Mortality was increased in CO and AO GHD in both genders, when compared with controls. The hazard ratio (HR) for CO males was 8.3 (95% confidence interval (CI) 4.5-15.1) and for females 9.4 (CI 4.6-19.4). For AO males, HR was 1.9 (CI 1.7-2.2) and for females 3.4 (CI 2.9-4.0). We found a significantly higher HR in AO females versus AO males, both compared with controls (P < 0.001). In AO, mortality was increased due to cancer in all subgroups, due to circulatory diseases in all age groups for females and for males in the oldest age group. For CO, the increased mortality was due to cancer.

CONCLUSIONS

We found a significantly increased mortality in GHD patients when compared with controls, possibly due to their hypopituitary status. Mortality was increased in AO female patients when compared with males. For CO and AO GHD, different causes of significantly increased mortality were identified.

摘要

目的

评估丹麦生长激素缺乏症(GHD)患者的死亡率。

设计

对1794例GHD患者和8014例年龄及性别匹配的对照者的死亡率进行分析。研究了GHD患者的所有记录,并记录了其他发病率情况。根据GHD发病时年龄低于或高于18岁,将患者分为儿童期发病(CO)和成年期发病(AO)。

方法

从国家登记处获取死亡数据。
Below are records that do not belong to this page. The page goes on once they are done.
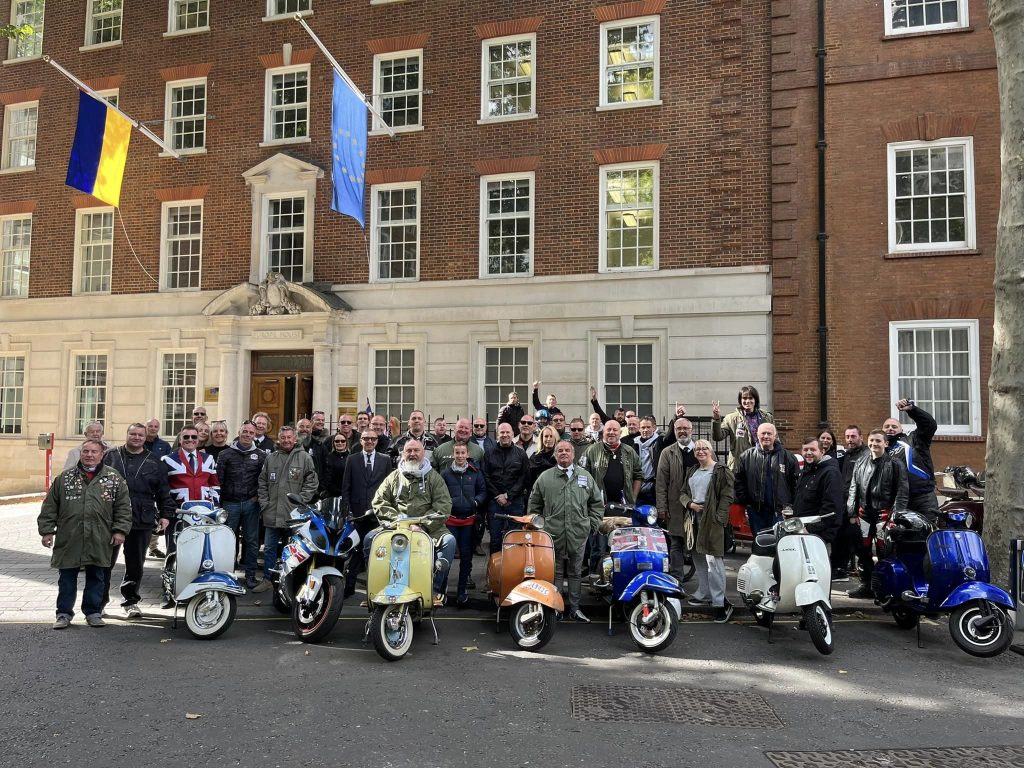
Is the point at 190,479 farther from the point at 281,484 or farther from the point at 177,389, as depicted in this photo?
the point at 177,389

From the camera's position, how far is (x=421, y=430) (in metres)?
10.6

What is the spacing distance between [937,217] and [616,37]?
7494 millimetres

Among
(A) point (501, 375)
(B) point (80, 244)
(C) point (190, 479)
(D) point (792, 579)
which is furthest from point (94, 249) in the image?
(D) point (792, 579)

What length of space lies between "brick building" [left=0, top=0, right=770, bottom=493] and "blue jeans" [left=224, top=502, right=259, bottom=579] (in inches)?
310

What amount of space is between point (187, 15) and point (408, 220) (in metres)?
8.74

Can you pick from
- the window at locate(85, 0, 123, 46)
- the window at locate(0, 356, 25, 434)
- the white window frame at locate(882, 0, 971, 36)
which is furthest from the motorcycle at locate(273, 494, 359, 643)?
the window at locate(85, 0, 123, 46)

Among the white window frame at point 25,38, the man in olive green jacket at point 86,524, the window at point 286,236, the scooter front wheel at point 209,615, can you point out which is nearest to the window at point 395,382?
the window at point 286,236

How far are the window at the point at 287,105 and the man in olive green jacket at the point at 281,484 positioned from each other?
38.4 ft

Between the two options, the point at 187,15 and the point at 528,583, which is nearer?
the point at 528,583

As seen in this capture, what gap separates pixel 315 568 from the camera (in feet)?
24.0

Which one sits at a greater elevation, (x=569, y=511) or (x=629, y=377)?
(x=629, y=377)

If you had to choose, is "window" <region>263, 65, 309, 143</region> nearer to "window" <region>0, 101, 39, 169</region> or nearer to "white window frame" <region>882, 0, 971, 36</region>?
"window" <region>0, 101, 39, 169</region>

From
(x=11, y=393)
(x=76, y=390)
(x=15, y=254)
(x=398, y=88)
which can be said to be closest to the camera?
(x=398, y=88)

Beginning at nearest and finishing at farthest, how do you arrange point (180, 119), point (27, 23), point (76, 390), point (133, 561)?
1. point (133, 561)
2. point (180, 119)
3. point (76, 390)
4. point (27, 23)
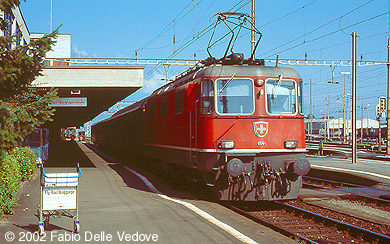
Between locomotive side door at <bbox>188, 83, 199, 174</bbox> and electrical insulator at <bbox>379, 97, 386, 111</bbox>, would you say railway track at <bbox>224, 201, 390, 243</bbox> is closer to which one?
locomotive side door at <bbox>188, 83, 199, 174</bbox>

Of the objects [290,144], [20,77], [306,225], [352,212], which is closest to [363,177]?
[352,212]

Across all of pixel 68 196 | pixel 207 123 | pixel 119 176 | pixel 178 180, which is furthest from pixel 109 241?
pixel 119 176

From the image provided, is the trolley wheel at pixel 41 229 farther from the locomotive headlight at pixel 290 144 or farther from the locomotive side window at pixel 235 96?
the locomotive headlight at pixel 290 144

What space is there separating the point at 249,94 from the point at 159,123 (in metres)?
5.24

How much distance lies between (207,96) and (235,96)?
716mm

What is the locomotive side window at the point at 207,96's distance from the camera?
1130cm

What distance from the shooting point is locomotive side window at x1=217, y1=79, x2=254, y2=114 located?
11273 mm

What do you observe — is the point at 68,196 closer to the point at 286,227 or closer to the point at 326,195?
the point at 286,227

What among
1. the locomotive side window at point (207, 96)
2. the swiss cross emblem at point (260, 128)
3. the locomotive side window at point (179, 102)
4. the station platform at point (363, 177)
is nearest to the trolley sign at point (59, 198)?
the locomotive side window at point (207, 96)

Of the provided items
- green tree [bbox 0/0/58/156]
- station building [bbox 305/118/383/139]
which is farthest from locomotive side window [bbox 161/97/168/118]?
station building [bbox 305/118/383/139]

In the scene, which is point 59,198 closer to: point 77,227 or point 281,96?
point 77,227

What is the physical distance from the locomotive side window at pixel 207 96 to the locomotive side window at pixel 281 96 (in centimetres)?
145

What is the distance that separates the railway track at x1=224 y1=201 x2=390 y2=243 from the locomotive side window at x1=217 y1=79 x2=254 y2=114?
2.48 m

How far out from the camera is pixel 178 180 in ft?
50.2
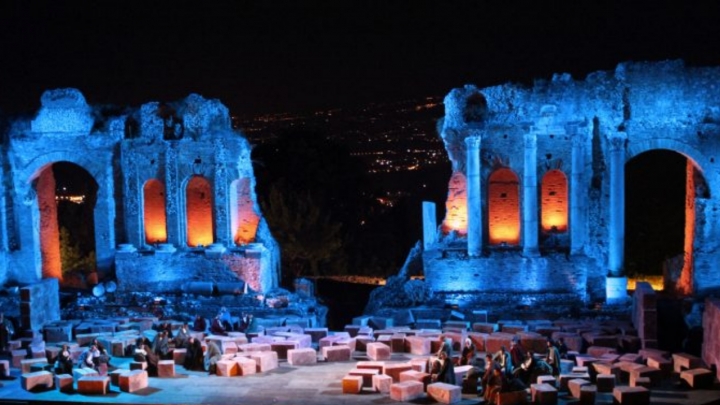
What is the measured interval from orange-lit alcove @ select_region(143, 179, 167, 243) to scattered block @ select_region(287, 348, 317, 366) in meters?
10.5

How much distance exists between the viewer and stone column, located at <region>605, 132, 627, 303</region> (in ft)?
78.0

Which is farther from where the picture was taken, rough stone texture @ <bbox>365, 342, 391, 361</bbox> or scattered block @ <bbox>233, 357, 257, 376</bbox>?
rough stone texture @ <bbox>365, 342, 391, 361</bbox>

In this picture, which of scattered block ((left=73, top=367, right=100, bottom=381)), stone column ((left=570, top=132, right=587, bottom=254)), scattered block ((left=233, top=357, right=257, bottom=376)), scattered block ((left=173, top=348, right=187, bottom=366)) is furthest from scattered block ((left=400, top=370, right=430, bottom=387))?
stone column ((left=570, top=132, right=587, bottom=254))

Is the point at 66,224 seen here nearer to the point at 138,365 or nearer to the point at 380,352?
the point at 138,365

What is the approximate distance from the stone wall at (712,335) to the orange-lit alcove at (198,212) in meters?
15.6

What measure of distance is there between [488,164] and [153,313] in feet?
35.0

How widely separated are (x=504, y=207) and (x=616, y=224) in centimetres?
335

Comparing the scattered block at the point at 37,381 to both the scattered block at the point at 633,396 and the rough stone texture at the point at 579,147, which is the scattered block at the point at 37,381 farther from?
the rough stone texture at the point at 579,147

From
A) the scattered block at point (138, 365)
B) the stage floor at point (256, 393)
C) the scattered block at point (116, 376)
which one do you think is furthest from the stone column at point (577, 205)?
the scattered block at point (116, 376)

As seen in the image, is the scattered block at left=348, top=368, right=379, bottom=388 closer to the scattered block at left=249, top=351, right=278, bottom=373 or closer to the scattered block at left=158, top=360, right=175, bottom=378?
the scattered block at left=249, top=351, right=278, bottom=373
将CO和AO GHD患者与对照者进行比较,确定性别和病因特异性死亡率。

结果

与对照者相比,CO和AO GHD患者的死亡率均升高。CO男性的风险比(HR)为8.3(95%置信区间(CI)4.5 - 15.1),女性为9.4(CI 4.6 - 19.4)。AO男性的HR为1.9(CI 1.7 - 2.2),女性为3.4(CI 2.9 - 4.0)。我们发现,与对照者相比,AO女性的HR显著高于AO男性(P < 0.001)。在AO患者中,所有亚组的癌症死亡率均升高,女性所有年龄组以及男性最年长年龄组的循环系统疾病死亡率升高。对于CO患者,死亡率升高是由于癌症。

结论

我们发现与对照者相比,GHD患者的死亡率显著升高,可能是由于其垂体功能减退状态。与男性相比,AO女性患者的死亡率升高。对于CO和AO GHD患者,确定了死亡率显著升高的不同原因。